**** Given text ****

Nàdair Trust Celebration Event

8 Jul 2008 in Argyll & the Islands, Heritage

Argyllshire Gathering Hall, Oban, 19-20 June 2008

Lismore Heritage Museum

SINCE ITS inception in 2000 Nàdair has successfully kick-started, co-ordinated and guided through the voluntary sector funding maze 70 environmental and heritage projects worth £10m scattered throughout the islands of Argyll.

Nàdair’s first Director, Mike Robinson, explained in his talk how Nàdair itself was the product of a last minute scramble for lottery funding back in 1998 when the letters HLF were as likely to signify the Hamster Liberation Front as the Heritage Lottery Fund.

Other presentations from RSPB and SNH staff demonstrated the significant economic, educational and community benefits of projects like Mull Eagle Watch and the Flowers of Colland Tireebook, but it was representatives of Luing Community Trust, the Finlaggan Trust on Islay and Comann Eachdraidh Lios Mòr (the Lismore Heritage Society), who brought home with heartfelt thanks how their projects had succeeded against many odds due to the unfailing expertise of Nàdair staff and the efforts of countless island volunteers.

A trailer for a forthcoming DVD film about the Nàdair 2 projects by Andy Crabb (whom I last saw building a yurt behind his house and tearoom on Kerrera) beautifully illustrated – in luminous images and the words of the islanders themselves – how they had been empowered to reconnect Argyll’s Atlantic islands and achieve what they never dreamed they could.

This was further reinforced next day on the visit most of us made to Ionad Naomh Moluag (the Lismore Gaelic Heritage Museum) by the warmth of the welcome we received from its large team of supporters and their evident self-confidence and justified pride in the outstanding quality of their museum, study centre, shop and café.

However, on returning to Oban for the final session it became clear that there would be no Nàdair 3 programme, since Argyll was considered to have had its share, and that with funding cuts there might be ‘no new builds’. Where does that leave plans by the likes of the Isle of Luing Community Trust for a Centre for Island Life which were included in the Nàdair 2 scheme but had to be withdrawn when time ran out?

How also does it square with the assurance by Jim Mather, Scottish Government Minister for Enterprise, Energy and Tourism, in his concluding remarks that Government funding of the voluntary sector was to more than double within two years? He quoted the inspiring words of the Scottish mountaineer W.H. Murray, which had previously been attributed to Goethe: ‘Whatever you can do, or dream you can do, begin it. Boldness has genius, power and magic in it!’

Yet he also made the alarming pronouncement that in future some funding could be in the form of loans not grants. In the light of the new Scottish Government policy on a ‘third sector’ based on social enterprises, what chance boldness – let alone magic – on the part of leaders of Community Trusts and other voluntary groups who could be held liable for repaying large debts?

Do they really want to spend their time ingeniously tendering for and undercutting others to try to win public and private sector contracts?

As is often the case on such occasions, it was the informal networking during coffee breaks, at the dinner and ceilidh, on the minibus and ferry to Lismore, and in small acts of solidarity like buying raffle tickets to support the Isle of Gigha Garden renovation, that in the long run could bear most fruit.

As well as being stimulated by like minds from other Argyll islands and elsewhere, I was delighted to encounter Ray Burnett of the Dicuil Institute of Island Studies and the Small Islands Film Festival who had come all the way from Benbecula to take part. We found we had much in common, including an interest in the voyages of the Celtic monks as well as all things island, and it wouldn’t surprise me if our paths were to cross again. Let’s hope we’ll still be networking at some future event to celebrate twenty years of Nàdair.

Norman Bissell is a director of the Isle of Luing Community Trust and author of the poetry collection Slate, Sea and Sky.

****

*Task goal*:
Recast the paragraph of the report beginning "As is often the case on such occasions" as a short bulleted list that keeps its main facts. The lines after the report play no part in this.

**** Data segment ****

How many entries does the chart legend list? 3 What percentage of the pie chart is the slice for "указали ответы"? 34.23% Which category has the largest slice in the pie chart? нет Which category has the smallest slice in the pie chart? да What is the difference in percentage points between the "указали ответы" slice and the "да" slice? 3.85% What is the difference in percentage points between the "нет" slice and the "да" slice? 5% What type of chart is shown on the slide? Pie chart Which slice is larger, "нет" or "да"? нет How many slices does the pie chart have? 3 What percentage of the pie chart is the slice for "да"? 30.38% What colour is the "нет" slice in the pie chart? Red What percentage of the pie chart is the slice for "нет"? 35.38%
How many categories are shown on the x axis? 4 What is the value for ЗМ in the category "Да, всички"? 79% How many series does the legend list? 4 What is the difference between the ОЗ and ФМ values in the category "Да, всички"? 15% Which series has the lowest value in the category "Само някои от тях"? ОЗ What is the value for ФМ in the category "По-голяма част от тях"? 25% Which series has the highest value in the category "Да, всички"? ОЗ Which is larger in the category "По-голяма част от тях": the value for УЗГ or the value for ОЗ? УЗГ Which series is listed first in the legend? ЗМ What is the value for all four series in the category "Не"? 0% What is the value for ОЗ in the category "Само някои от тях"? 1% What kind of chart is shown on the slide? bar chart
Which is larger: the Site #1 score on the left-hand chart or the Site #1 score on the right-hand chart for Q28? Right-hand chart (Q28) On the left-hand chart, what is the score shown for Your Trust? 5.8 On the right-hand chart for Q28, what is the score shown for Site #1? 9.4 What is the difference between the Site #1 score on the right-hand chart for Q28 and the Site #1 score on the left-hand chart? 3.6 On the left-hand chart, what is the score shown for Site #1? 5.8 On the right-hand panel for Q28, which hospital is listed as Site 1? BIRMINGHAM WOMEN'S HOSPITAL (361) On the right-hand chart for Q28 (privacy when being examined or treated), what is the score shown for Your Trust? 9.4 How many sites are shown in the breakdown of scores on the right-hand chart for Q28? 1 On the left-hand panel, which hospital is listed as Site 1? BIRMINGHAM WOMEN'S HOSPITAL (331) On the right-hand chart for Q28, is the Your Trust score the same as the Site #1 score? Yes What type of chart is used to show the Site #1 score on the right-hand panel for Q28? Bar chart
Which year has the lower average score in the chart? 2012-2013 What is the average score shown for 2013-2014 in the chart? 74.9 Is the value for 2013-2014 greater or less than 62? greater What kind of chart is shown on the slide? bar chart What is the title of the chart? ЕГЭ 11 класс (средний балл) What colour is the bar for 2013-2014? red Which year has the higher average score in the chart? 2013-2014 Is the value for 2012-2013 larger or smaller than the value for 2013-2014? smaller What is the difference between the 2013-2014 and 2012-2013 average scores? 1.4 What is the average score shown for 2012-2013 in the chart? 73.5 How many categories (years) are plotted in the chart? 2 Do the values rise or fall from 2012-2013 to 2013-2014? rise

****

*Solution below*:
Informal networking, which in the long run could bear most fruit, took place:
- during coffee breaks
- at the dinner and ceilidh
- on the minibus and ferry to Lismore
- in small acts of solidarity, like buying raffle tickets to support the Isle of Gigha Garden renovation